Jef Rouner has written an excellent guide to help us all check our own behavior: Are you a bully online? 10 signs you might be. Perhaps if we all get into the habit of avoiding these bad habits, we can slow the angry mobs and actually start communicating.
Do please read Jef’s entire article now and often, but here are the 10 signs as a quick-glance guide:
- Are the people sending similar messages as me, well, assholes?
- Do I compete for shock value?
- Is the person I’m addressing a member of a marginalized group?

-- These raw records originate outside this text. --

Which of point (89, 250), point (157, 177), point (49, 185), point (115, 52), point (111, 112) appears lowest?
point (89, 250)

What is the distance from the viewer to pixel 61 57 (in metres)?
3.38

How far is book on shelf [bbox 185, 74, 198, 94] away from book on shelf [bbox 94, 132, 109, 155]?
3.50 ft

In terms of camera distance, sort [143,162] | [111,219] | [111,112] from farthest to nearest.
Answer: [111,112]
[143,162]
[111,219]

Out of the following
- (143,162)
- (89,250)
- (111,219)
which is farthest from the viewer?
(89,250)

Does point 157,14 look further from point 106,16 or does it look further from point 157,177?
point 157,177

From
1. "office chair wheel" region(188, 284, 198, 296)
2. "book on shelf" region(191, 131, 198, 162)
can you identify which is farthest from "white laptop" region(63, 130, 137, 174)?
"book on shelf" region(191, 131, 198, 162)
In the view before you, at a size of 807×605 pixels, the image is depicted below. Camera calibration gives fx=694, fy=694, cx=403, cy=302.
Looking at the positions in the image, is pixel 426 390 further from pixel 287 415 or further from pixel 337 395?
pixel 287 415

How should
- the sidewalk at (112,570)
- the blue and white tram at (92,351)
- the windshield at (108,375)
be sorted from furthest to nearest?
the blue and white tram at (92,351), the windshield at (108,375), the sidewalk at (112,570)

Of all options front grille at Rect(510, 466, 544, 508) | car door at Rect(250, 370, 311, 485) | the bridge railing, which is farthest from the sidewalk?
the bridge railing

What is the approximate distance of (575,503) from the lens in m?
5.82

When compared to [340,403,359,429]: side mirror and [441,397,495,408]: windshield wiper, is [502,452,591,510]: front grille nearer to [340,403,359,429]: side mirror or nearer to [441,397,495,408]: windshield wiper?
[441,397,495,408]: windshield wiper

- Do I act as if sending mean messages is part of something larger?
- Do I join others in mass engagement of a target?
- Do I pretend the Internet isn’t “real?”
- Do I seek out personal information on people I disagree with?
- Do I engage people I don’t personally know aggressively if they haven’t engaged me first?
- Do I hide my online interactions from my family and friends?
- Do I create fake or temporary accounts to talk to people who have blocked me?
Even if we try our best, there will always be someone who is pushing our buttons. What can we do in the face of an online assault? Jacquelyn Gill has a creative idea to use when you find an online discussion has gotten too heated. In Let’s feed the trolls…science!, Jacquelyn advocates sharing a random science fact and using the hashtag
#TrollScienceFacts. Sharing a random science fact is silly and could distract us from whatever is making us angry. Hopefully it can be used as a cool down and allow us a moment to decide whether to continue to engage or just block and move on. I really like this strategy – as long as we keep the 10 signs above in mind and don’t use the facts to dogpile or silence someone.